_Goal of the exercise_: Some lines in the listing may contain the word "United". Say how many, with the number alone.

_Supplied material_:
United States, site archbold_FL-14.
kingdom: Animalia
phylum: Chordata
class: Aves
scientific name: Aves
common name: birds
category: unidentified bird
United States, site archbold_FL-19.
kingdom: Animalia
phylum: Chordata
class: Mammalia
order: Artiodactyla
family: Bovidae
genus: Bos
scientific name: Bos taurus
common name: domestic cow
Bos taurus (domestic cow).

---

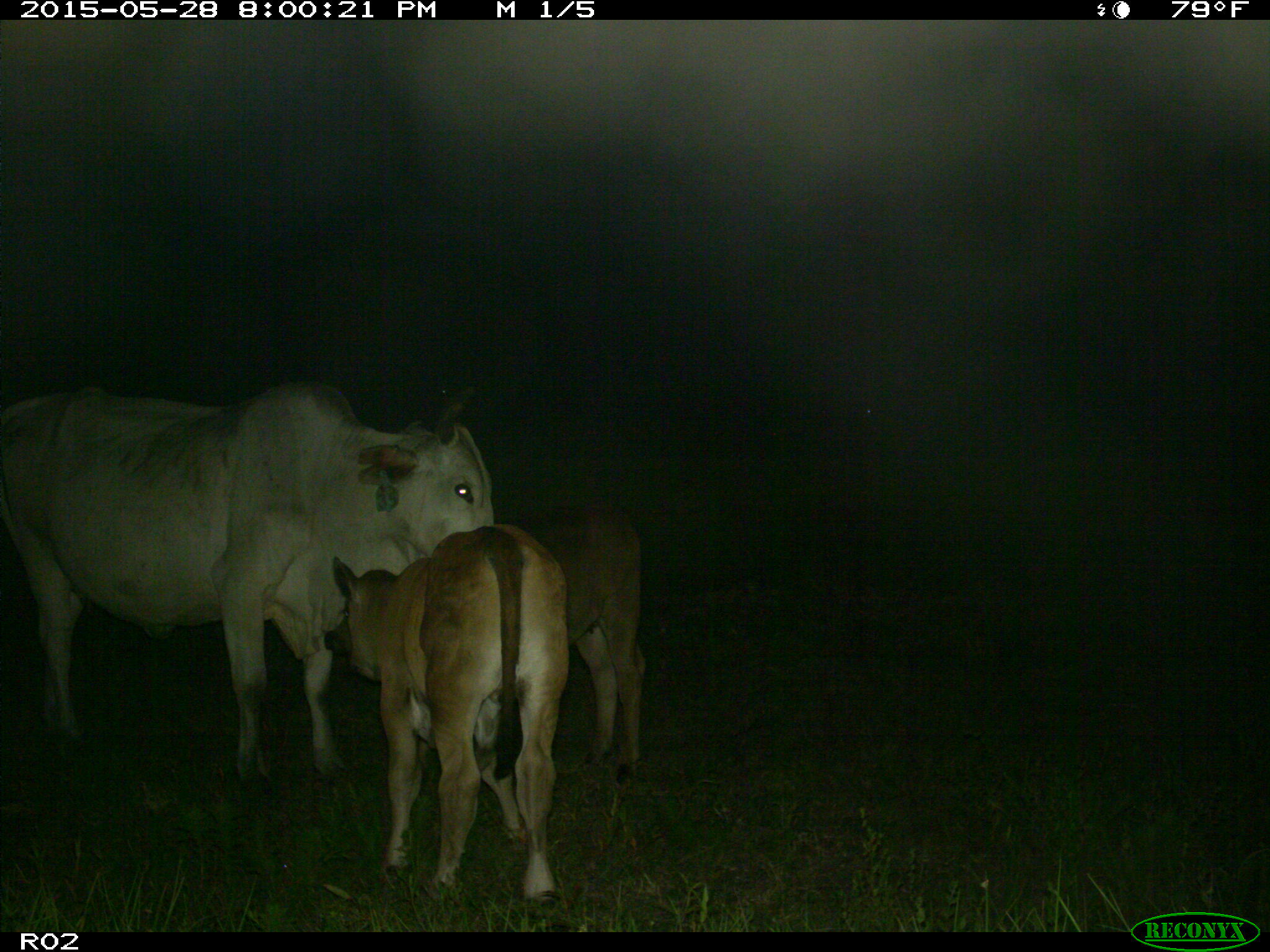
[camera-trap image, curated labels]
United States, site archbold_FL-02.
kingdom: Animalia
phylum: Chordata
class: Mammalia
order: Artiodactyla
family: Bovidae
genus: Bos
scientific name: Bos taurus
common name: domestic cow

_Output of the exercise_: 3